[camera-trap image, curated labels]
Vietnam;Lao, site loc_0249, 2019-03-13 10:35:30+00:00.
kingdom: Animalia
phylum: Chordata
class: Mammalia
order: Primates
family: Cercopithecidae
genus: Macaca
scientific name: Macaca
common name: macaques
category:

→ **What is required**
Give the complete material back, word for word.

→ **Finished task**
[camera-trap image, curated labels]
Vietnam;Lao, site loc_0249, 2019-03-13 10:35:30+00:00.
kingdom: Animalia
phylum: Chordata
class: Mammalia
order: Primates
family: Cercopithecidae
genus: Macaca
scientific name: Macaca
common name: macaques
category:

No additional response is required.